### Written request 1
From the jet mill text, extract the part that opens with the words containing "Attention is directed" and closes with "one common inventor.".

### Extract provided
>> BEGIN

Attention is directed to commonly owned and assigned U.S. Pat. No. 5,133,504 issued Jul. 28, 1992, entitled THROUGHPUT EFFICIENCY ENHANCEMENT OF FLUIDIZED BED JET MILL, and U.S. Pat. No. 5,683,039 issued Nov. 4, 1997, entitled LAVAL NOZZLE WITH CENTRAL FEED TUBE AND PARTICLE COOMINUTION PROCESS THEREOF.
The disclosures of the above mentioned patents are incorporated herein by reference in their entireties.
This application is related to U.S. application Ser. No. 10/368,336 entitled “PLURAL ODD NUMBER BELL-LIKE OPENINGS NOZZLE DEVICE FOR A FLUIDIZED BED JET MILL” filed on the same date herewith, and having at least one common inventor.
Fluid energy, or jet, mills are size reduction machines in which particles to be ground (feed particles) are accelerated in a stream or jet of gas such as compressed air or steam, and ground in a grinding chamber by their impact against each other or against a stationary surface in the grinding chamber. Different types of fluid energy mills can be categorized by their particular mode of operation. Mills may be distinguished by the location of feed particles with respect to incoming air. In the commercially available Majac jet pulverizer, produced by Majac Inc., particles are mixed with the incoming gas before introduction into the grinding chamber. In the Majac mill, two stream or jets of mixed particles and gas are directed against each other within the grinding chamber to cause fracture of the particles. An alternative to the Majac mill configuration is to accelerate within the grinding chamber particles that are introduced from another source. An example of the latter is disclosed in U.S. Pat. No. 3,565,348 to Dickerson, et al., which shows a mill with an annular grinding chamber into which numerous gas jets inject pressurized air tangentially.
During grinding, particles that have reached the desired size must be extracted while the remaining, coarser particles continue to be ground. Therefore, mills can also be distinguished by the method used to classify the particles. This classification process can be accomplished by the circulation of the gas and particle mixture in the grinding chamber. For example, in “pancake” mills, the gas is introduced around the periphery of a cylindrical grinding chamber, short in height relative to its diameter, inducing a vorticular flow within the chamber. Coarser particles tend to the periphery, where they are ground further, while finer particles migrate to the center of the chamber where they are drawn off into a collector outlet located within, or in proximity to, the grinding chamber. Classification can also be accomplished by a separate classifier.
Typically, this classifier is mechanical and features a rotating, vaned, cylindrical rotor. The air flow from the grinding chamber can only force particles below a certain size through the rotor against the centrifugal forces imposed by the rotation of the rotor. The size of the particles passed varies with the speed of the rotor; the faster the rotor, the smaller the particles. These particles become the mill product. Oversized particles are returned to the grinding chamber, typically by gravity.

>> END

### Listed records
>> BEGIN

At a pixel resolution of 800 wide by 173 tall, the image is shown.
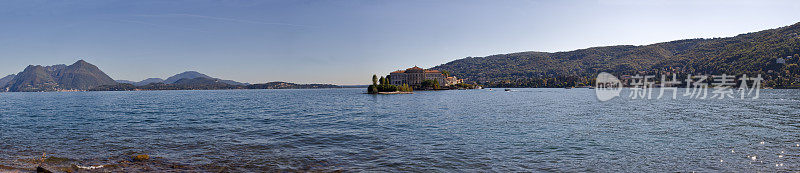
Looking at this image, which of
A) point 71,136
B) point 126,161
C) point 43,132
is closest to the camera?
point 126,161

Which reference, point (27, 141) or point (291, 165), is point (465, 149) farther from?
point (27, 141)

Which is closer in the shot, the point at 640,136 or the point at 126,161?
the point at 126,161

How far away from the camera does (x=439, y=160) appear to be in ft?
64.3

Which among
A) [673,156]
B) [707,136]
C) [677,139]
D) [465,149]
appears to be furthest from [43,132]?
[707,136]

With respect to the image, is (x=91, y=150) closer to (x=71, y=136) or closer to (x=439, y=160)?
(x=71, y=136)

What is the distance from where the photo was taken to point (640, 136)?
1125 inches

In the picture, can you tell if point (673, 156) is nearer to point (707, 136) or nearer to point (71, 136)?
point (707, 136)

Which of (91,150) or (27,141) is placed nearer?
(91,150)

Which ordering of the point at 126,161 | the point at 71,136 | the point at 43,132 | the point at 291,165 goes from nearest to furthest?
1. the point at 291,165
2. the point at 126,161
3. the point at 71,136
4. the point at 43,132

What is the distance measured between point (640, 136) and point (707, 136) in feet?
16.4

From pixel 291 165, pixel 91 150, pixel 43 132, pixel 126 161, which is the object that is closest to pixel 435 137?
pixel 291 165

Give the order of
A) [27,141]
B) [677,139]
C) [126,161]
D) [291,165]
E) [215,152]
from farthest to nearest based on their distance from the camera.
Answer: [27,141]
[677,139]
[215,152]
[126,161]
[291,165]

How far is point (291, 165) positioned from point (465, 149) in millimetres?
10306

>> END

### Written request 2
Reproduce, word for word, the portion of the records that begins with the line containing "Give the order of" and runs to the end of the records, with both ends included.

### Exercise answer 1
Attention is directed to commonly owned and assigned U.S. Pat. No. 5,133,504 issued Jul. 28, 1992, entitled THROUGHPUT EFFICIENCY ENHANCEMENT OF FLUIDIZED BED JET MILL, and U.S. Pat. No. 5,683,039 issued Nov. 4, 1997, entitled LAVAL NOZZLE WITH CENTRAL FEED TUBE AND PARTICLE COOMINUTION PROCESS THEREOF.
The disclosures of the above mentioned patents are incorporated herein by reference in their entireties.
This application is related to U.S. application Ser. No. 10/368,336 entitled “PLURAL ODD NUMBER BELL-LIKE OPENINGS NOZZLE DEVICE FOR A FLUIDIZED BED JET MILL” filed on the same date herewith, and having at least one common inventor.

### Exercise answer 2
Give the order of
A) [27,141]
B) [677,139]
C) [126,161]
D) [291,165]
E) [215,152]
from farthest to nearest based on their distance from the camera.
Answer: [27,141]
[677,139]
[215,152]
[126,161]
[291,165]

How far is point (291, 165) positioned from point (465, 149) in millimetres?
10306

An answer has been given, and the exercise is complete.